At several schools, where the doctor’s note was mandatory, I have grimly forced myself to rise from my sickbed and go teach – deliberately sneezing all over the teacher’s office, my eyes red and swollen, my nose dripping all over textbooks and papers. My students have recoiled from me, crowding into the farthest corner of the classroom to avoid contagion. Hah! Doctor’s note be damned – I’d rather be a walking epidemic. Usually someone from the school administration would cautiously sidle up to me, their face covered in a gauze mask, and gently suggest I ought to go home. What, and miss my classroom duties? Never! Just a common cold, that’s all that’s wrong with me. A few aspirin and I’ll be right as rain. No, no, they insist, you appear to be suffering – you should go home, go far away from here, and lay down and wait to either die so we can cremate you or get better. And the doctor’s note? Oh, well, we’ll waive that little detail this time. I’d grip their hand in a hearty handshake, as they tried to stifle their screams of horror, and hurry on home to wallow in self-pity, aspirin, and Tiger Balm rubbed on my chest. A few days later I’d be back at work, bright-eyed & bushy-tailed. And no doctor’s note!

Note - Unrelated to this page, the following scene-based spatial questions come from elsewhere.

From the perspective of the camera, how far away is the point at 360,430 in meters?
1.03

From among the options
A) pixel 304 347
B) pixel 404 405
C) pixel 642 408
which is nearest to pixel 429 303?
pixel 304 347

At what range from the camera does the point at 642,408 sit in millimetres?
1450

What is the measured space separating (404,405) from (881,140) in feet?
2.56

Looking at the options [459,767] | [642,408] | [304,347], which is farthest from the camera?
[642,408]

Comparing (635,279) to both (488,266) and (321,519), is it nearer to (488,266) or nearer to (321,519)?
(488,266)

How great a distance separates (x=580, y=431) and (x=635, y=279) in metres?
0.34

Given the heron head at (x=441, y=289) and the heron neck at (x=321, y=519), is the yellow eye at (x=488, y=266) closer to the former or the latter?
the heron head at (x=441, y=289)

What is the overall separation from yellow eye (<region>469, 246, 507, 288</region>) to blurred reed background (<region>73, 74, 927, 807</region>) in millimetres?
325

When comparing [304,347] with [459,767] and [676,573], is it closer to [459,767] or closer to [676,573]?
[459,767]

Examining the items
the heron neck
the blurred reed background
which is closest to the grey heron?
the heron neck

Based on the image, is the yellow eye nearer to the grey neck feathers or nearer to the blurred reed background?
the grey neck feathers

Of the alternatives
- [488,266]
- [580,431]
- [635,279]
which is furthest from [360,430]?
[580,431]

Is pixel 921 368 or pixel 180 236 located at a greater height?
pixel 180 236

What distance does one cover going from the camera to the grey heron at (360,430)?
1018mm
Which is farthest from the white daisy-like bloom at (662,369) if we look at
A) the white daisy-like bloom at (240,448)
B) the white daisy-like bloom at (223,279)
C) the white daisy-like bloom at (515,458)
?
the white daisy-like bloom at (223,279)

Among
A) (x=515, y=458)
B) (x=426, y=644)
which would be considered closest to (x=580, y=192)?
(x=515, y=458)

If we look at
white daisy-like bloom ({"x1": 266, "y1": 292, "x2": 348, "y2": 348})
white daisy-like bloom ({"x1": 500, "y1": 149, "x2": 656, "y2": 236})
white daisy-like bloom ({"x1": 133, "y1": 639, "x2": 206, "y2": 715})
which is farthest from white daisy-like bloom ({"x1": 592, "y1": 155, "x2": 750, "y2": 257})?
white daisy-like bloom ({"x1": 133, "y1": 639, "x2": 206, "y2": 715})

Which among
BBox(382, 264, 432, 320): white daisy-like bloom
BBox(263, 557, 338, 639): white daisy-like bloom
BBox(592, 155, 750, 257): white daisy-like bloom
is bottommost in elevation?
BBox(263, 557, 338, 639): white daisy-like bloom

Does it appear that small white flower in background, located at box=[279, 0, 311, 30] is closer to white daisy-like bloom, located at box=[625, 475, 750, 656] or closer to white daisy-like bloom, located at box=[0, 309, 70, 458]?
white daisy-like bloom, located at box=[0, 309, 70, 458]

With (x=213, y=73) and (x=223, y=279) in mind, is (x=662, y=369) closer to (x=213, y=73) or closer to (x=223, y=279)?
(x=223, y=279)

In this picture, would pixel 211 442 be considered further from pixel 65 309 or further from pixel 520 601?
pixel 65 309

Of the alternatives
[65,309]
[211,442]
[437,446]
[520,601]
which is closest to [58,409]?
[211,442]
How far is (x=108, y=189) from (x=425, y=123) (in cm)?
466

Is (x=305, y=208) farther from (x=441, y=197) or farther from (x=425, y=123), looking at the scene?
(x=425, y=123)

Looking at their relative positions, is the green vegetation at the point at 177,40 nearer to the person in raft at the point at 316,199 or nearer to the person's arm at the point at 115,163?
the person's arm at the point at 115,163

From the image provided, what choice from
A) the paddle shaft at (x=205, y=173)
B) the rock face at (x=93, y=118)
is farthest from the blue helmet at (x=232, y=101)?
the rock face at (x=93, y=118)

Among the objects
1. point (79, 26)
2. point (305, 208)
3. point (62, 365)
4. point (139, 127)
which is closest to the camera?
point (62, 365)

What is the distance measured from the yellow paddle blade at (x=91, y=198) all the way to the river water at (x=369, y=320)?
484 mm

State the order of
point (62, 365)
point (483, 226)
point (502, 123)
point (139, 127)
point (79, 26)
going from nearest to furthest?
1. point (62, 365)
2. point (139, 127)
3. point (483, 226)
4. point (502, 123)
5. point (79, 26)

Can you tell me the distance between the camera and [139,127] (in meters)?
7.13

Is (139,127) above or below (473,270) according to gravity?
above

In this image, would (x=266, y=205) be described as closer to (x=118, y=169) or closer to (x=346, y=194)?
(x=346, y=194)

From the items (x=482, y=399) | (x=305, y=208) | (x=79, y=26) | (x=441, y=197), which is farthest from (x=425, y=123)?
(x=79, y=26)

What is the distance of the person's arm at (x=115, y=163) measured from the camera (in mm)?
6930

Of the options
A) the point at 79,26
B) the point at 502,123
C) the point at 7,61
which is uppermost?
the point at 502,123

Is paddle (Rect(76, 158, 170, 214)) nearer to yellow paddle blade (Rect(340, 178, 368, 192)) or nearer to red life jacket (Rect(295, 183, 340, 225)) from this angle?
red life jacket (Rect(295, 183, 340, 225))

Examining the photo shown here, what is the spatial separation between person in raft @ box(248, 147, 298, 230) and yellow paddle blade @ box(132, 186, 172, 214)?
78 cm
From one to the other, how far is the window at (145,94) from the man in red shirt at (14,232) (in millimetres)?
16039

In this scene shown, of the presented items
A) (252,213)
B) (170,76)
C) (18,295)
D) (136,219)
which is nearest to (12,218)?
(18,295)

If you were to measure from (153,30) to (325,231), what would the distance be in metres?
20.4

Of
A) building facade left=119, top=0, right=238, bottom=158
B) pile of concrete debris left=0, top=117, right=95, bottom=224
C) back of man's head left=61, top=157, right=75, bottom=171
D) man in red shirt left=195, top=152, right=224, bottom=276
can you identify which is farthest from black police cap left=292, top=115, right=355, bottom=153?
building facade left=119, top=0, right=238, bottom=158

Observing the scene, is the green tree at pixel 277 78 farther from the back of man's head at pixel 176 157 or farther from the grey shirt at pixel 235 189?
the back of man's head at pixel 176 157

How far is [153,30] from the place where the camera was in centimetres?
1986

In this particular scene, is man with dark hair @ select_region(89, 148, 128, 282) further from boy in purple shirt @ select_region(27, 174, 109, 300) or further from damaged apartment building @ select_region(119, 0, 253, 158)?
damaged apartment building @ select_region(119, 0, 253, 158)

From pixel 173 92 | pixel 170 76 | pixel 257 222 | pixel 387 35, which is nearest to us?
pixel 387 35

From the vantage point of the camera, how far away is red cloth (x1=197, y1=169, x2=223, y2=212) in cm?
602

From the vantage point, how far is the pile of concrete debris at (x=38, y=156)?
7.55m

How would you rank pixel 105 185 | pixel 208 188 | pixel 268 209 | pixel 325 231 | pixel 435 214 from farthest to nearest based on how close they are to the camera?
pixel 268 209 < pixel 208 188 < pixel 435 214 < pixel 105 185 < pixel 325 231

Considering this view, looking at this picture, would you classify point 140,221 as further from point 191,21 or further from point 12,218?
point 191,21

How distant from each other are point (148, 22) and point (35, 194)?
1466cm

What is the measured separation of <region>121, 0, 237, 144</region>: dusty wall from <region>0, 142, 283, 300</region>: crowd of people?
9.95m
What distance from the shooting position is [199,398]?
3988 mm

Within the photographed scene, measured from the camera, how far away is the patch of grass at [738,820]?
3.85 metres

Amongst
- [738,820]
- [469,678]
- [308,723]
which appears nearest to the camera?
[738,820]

Now that I’m working at TEFL International, I don’t have to worry about doctor’s notes anymore. But I still get those darn head colds about three times a year, and now I have to put up with everybody’s remedies.
My fiancé Joom insists on making me chicken soup at the first sign of a sniffle. Her soup is very good, but like all Thais she’s addicted to making it volcanic with chilies – even when I plead with her to spare the lining of my stomach. Nonsense, she retorts, it’s the chilies that will drive the cold right out of you. So I spoon it down, my forehead beaded with sweat, and when her back is turned I run to the refrigerator and coat my tongue with butter.
Our landlord is Chinese, and when she hears me sneeze she is Johnny-on-the-spot with a loathsome herbal tea that combines the smell of burning rubber with the taste of geranium leaves. She is also very keen on having me digest a fertilized goose egg, raw.
At the office I am bombarded with nostrums ranging from orange juice infused with fish sauce to laving my forehead in a bowl of holy water blessed by monks at the local Buddhist temple.
I thought I would find some sanity from a farang doctor friend of mine. The last time I came down with a cold I went to him to ask for advice on how to alleviate the symptoms without indulging in any mumbo-jumbo or questionable cuisine. He told me, confidentially, what he does when he feels a cold coming on. He hangs upside down and pumps salt water into his sinuses.
From now on when I come down with a cold I’m gonna tell everyone it’s just a hangover. They’ll cluck their tongues at my debauched lifestyle, but at least they’ll leave me alone!